“With such a large base of existing IXP28XX customers, the Netronome NFP is well positioned to intercept the convergence of the network and data center,” said Bob Wheeler, senior analyst at The Linley Group. “A programmable dataplane, with hardware-based I/O virtualization and integrated security goes beyond what L2-L3 NPUs, security processors and embedded communication processors individually offer to meet the requirements of next-generation switches, routers, wireless infrastructure, appliances and servers.”
“The NFP provides existing IXP28XX customers with a path forward for the evolution of their high-performance product designs,” said Rose Schooler, general manager, Performance Products Division, Intel's Embedded Computing Group.
High Performance Networking with Power Efficiency
For designers of communications equipment whose network processing requirements extend beyond simple forwarding, the NFP-32xx provides intelligent packet processing in a power-efficient design.
- High-Performance: Powered by 40 multi-threaded programmable networking cores running at 1.4GHz, the NFP delivers over 56 billion instructions per second with 320 hardware threads that optimize memory utilization - allowing for 1800 instructions per packet at 30 million packets per second. This enables 20Gbps of L2-L7 deep packet processing with line-rate security and I/O virtualization for millions of simultaneous flows.
- Power Efficiency: Operating at only 15 to 35 watts, the NFP-32xx revolutionizes green computing by delivering more than four times the power efficiency of its closest competitor.
“The NFP’s massively parallel microengine architecture has unique advantages over traditional technologies,” said Peder Jungck, founder and CTO at CloudShield Technologies. “This allows us to achieve a new level of scalability for our content and network processing platform.”
Software-Defined I/O: Programmable Processing for Ultimate Flexibility
Unlike fixed-function ASICs and configurable NPUs, Netronome’s NFPs are the first fully programmable processors capable of addressing the increasingly complex requirements of unified computing architectures. Software-defined I/O supports both L2-L3 packet processing and L4-L7 application- and content-aware deep packet inspection. This programmability, coupled with line rate packet processing, provides the highest level of inspection and throughput available in the industry for traditional NPU applications such as high-performance line cards.

- [INFORMATION GIVEN]:

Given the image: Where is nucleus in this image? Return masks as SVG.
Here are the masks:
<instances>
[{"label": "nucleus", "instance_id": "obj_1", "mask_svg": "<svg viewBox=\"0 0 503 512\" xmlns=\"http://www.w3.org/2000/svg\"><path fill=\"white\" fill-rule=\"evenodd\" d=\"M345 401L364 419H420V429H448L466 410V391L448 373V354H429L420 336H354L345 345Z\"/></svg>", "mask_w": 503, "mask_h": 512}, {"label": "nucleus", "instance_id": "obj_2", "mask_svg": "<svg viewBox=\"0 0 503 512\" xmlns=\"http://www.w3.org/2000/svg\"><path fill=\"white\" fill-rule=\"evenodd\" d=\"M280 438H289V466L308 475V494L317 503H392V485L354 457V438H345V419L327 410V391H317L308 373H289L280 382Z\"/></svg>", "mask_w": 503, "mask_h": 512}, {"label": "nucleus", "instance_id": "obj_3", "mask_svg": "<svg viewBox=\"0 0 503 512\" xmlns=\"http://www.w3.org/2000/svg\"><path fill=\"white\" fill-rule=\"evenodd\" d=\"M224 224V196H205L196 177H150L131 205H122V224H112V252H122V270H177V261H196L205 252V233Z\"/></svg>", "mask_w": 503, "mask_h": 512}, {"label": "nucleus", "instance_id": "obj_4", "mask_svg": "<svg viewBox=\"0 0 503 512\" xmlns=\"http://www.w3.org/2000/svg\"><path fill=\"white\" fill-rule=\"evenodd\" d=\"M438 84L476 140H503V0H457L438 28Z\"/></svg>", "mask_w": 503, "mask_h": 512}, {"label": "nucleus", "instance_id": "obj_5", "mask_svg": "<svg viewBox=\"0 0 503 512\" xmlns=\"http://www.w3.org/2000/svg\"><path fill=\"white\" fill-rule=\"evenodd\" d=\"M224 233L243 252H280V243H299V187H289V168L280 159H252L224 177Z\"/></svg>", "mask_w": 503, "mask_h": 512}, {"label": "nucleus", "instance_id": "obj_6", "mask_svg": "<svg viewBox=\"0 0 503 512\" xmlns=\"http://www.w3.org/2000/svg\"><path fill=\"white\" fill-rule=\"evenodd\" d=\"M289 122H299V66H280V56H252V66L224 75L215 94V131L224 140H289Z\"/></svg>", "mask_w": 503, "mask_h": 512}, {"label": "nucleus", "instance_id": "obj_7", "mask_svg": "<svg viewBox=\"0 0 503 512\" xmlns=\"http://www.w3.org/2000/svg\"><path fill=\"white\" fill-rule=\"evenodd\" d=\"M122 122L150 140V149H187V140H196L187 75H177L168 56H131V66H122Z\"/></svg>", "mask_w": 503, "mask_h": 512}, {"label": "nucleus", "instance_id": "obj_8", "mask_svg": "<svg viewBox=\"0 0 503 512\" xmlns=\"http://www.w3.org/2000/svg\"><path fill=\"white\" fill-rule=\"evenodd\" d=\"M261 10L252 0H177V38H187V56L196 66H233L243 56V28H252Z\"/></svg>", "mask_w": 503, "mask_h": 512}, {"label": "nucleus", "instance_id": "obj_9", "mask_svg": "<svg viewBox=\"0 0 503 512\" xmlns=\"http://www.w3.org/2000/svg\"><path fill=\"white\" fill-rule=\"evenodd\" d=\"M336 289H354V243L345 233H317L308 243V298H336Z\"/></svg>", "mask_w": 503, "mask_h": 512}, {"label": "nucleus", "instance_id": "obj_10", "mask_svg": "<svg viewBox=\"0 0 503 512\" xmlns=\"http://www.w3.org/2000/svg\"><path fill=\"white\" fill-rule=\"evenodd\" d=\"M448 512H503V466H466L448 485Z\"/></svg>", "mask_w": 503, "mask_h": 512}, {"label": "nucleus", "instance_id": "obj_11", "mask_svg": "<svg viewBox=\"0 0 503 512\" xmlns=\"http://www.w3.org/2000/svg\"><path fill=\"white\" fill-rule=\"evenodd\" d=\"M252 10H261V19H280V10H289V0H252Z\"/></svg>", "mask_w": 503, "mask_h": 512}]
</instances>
==
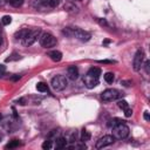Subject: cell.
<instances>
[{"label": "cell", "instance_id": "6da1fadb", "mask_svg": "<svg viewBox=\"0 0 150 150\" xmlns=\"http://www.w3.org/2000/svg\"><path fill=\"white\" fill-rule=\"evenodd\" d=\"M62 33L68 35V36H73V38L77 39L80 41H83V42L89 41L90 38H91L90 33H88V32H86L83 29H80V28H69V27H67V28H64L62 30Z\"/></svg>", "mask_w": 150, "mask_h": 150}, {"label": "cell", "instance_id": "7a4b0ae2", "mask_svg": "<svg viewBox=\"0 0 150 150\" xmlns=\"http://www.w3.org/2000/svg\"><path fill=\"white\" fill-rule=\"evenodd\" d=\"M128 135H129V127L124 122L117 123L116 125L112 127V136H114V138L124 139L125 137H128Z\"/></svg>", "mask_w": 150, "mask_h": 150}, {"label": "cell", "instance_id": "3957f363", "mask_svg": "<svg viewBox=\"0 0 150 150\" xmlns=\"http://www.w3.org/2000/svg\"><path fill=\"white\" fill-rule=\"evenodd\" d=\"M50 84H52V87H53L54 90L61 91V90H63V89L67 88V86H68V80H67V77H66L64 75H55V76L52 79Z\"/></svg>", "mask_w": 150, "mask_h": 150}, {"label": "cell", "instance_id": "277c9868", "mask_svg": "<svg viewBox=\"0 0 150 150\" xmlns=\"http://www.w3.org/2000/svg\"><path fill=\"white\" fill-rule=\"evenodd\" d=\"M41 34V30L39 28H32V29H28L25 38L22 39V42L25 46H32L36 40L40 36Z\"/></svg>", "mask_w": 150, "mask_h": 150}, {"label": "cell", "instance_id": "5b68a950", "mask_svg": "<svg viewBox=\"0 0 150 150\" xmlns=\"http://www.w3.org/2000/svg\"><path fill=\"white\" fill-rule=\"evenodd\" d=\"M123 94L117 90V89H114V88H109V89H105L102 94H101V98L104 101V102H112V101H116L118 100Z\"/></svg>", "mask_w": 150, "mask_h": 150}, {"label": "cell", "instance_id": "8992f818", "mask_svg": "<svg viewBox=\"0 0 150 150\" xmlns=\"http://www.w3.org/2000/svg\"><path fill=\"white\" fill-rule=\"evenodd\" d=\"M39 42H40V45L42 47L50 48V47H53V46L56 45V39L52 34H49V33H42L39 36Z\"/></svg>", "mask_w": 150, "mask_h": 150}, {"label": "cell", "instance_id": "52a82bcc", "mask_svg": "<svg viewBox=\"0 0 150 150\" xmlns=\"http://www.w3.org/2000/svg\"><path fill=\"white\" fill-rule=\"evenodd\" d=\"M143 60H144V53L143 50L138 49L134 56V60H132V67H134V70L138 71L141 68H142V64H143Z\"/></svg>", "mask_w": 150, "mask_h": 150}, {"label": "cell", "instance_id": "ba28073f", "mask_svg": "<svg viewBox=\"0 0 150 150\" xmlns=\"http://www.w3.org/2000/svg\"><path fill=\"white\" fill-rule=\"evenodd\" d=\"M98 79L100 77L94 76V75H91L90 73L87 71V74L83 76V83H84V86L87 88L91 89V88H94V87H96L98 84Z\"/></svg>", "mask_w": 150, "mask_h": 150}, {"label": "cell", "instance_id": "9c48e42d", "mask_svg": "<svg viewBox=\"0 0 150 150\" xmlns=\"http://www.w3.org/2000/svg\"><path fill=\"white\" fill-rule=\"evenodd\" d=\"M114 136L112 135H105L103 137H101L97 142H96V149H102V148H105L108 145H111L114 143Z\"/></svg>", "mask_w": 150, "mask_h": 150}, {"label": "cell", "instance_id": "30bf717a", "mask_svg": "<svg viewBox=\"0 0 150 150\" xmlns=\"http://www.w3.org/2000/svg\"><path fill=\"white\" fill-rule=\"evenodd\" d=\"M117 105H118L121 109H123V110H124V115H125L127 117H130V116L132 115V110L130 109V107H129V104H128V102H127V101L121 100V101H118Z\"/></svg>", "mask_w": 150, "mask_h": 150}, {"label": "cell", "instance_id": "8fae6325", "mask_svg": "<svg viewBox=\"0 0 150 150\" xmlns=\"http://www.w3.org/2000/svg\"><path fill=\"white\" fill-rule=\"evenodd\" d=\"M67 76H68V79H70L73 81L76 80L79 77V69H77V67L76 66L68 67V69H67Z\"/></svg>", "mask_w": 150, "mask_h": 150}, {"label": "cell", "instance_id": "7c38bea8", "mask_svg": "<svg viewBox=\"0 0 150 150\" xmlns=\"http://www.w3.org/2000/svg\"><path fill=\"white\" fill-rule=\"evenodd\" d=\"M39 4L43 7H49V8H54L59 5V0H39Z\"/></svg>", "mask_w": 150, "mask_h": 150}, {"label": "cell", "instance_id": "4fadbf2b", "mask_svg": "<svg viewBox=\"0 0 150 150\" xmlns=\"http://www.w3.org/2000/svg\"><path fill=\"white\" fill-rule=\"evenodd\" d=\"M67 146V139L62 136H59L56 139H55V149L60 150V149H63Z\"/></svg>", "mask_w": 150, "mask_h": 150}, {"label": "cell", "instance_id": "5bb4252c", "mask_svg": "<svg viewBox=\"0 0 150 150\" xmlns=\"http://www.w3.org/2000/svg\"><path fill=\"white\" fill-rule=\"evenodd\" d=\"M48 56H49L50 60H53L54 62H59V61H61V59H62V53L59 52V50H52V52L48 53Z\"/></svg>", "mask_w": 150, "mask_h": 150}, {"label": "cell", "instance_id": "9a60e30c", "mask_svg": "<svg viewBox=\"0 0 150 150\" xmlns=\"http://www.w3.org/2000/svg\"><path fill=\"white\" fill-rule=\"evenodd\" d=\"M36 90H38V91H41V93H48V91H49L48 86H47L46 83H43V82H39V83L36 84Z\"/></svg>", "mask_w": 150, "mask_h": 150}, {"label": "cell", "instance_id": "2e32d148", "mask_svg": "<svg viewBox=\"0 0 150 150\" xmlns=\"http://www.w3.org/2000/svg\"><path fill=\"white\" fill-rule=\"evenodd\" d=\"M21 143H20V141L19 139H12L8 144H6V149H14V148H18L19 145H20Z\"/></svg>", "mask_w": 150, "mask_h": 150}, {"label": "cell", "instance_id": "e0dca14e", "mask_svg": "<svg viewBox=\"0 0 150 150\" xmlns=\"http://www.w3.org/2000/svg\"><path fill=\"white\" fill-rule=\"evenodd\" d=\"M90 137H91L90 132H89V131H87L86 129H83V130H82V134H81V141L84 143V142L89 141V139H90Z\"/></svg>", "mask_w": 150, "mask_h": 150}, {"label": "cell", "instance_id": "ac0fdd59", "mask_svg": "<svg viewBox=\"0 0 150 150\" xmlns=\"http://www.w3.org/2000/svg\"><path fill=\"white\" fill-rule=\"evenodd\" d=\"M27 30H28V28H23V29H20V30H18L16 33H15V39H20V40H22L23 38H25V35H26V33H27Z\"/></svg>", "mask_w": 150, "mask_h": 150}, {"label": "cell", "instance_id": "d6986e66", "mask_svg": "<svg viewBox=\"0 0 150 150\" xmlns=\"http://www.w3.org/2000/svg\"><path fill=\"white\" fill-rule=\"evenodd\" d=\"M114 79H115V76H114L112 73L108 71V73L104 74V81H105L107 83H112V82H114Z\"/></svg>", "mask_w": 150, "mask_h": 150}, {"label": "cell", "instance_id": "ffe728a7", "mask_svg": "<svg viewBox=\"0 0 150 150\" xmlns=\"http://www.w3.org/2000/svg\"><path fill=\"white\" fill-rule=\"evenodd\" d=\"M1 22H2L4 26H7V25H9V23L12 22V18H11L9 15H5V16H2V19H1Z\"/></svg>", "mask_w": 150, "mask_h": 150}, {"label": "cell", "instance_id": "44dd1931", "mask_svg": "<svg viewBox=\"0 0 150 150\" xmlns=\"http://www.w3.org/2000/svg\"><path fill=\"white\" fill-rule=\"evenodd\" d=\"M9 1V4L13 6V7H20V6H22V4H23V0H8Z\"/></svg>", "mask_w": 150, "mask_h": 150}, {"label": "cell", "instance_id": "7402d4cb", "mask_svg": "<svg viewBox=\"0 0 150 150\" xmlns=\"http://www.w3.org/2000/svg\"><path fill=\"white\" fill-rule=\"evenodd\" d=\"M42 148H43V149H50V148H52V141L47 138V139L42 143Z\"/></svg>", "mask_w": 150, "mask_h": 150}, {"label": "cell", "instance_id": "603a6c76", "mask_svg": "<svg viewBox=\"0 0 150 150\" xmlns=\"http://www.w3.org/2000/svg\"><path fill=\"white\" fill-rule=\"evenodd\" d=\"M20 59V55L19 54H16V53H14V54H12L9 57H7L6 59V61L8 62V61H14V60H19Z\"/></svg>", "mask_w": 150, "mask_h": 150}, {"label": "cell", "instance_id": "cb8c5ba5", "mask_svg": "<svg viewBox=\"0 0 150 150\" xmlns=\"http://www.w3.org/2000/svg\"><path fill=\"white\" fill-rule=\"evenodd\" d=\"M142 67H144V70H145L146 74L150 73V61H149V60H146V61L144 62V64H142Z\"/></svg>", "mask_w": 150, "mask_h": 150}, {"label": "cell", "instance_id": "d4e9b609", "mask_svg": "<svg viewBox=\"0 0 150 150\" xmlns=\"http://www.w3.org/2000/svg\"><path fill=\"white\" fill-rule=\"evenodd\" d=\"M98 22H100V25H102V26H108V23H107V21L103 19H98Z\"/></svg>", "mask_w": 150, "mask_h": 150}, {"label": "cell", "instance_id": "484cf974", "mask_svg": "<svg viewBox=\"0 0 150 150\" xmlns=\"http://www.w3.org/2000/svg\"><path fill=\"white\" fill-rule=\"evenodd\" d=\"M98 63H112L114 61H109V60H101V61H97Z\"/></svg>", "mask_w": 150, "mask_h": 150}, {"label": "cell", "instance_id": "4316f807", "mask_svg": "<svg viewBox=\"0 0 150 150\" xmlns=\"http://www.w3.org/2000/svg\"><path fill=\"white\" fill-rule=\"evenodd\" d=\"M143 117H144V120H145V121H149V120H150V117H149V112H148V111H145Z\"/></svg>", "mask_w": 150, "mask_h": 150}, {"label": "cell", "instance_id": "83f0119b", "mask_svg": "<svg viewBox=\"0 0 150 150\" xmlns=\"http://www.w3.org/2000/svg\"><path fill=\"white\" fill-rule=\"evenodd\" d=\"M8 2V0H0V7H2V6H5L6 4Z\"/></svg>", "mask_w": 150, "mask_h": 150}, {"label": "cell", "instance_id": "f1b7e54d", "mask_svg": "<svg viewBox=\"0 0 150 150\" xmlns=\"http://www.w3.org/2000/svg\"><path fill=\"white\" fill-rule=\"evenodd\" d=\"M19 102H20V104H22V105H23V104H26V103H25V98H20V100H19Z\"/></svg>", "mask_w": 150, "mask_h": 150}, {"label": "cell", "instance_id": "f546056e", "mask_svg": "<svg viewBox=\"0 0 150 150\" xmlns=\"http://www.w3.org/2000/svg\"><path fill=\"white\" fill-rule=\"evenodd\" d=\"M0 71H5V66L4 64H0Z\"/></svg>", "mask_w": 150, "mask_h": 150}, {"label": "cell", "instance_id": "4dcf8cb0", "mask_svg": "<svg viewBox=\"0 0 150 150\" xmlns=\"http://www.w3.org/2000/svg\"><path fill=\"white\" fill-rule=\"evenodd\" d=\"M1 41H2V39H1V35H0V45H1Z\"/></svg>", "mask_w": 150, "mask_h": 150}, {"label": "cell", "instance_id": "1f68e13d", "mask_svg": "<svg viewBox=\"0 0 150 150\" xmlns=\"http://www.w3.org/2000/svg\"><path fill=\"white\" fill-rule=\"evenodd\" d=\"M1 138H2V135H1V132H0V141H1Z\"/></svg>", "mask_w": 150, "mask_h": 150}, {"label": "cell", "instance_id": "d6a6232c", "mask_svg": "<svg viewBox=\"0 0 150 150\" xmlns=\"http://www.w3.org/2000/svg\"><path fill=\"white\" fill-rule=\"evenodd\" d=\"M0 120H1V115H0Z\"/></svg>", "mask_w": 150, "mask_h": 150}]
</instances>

- [OBJECTIVE]: Please carry on the passage about the Netronome NFP processor from where it stops. The lines have no connection to the text about the Netronome NFP processor.

- [EXERCISE OUTPUT]:
“Anagran’s products eliminate network congestion by constantly maintaining flow state for a large number of dynamic applications and protocols,” said John Harper, vice president of engineering at Anagran. “The NFP delivers the performance and programmability required to allow us to meet our customers’ requirements, while avoiding the costly, lengthy and risky process of a custom ASIC development.”
This unique combination of programmability and performance also enables a new approach for unified computing adapter cards by replacing dedicated hardware for FCoE HBAs, iSCSI, TOE and other functions with flexible implementations in firmware. In addition, virtual switches, load balancers and firewalls required in unified computing platforms can be implemented allowing virtualized server vendors to rapidly adapt to the changing standards in the convergence of networking and computing.
Network Virtualization in Silicon
Virtualized multicore CPUs are increasingly used in switches, routers, and network appliances for control, data plane, security and other networking applications. To scale network performance to 10Gbps and beyond the NFP-32xx offers a PCIe v2.0 implementation including extended SR-IOV with 256 queues to provide guaranteed bandwidth and low latency access to shared I/O devices. Netronome’s SR-IOV drivers include configurable algorithms for load balancing to virtualized multicore CPUs and efficient zero-copy mechanisms that significantly improve CPU, memory and system bandwidth utilization. In addition to eight PCIe lanes, the NFP supports a wide range of popular high-speed network interfaces including dual 25Gbps Interlaken, SPI-4.2 and dual 10Gbps XAUI.
“The NFP offers an exciting new model for optimizing I/O in virtualized server systems by combining the flexibility of an entirely software-based architecture with the performance and scalability of dedicated and programmable networking engines to deliver a powerful I/O fabric on every server,” said Simon Crosby, CTO of the Virtualization and Management Division at Citrix Systems. “With the rapid increase in the number of VMs per server enabled by Moore's Law, XenServer can take advantage of the NFP to deliver greater I/O performance with per-VM QoS guarantees while enforcing multi-tenancy, per-VM ACL policies and security functions.”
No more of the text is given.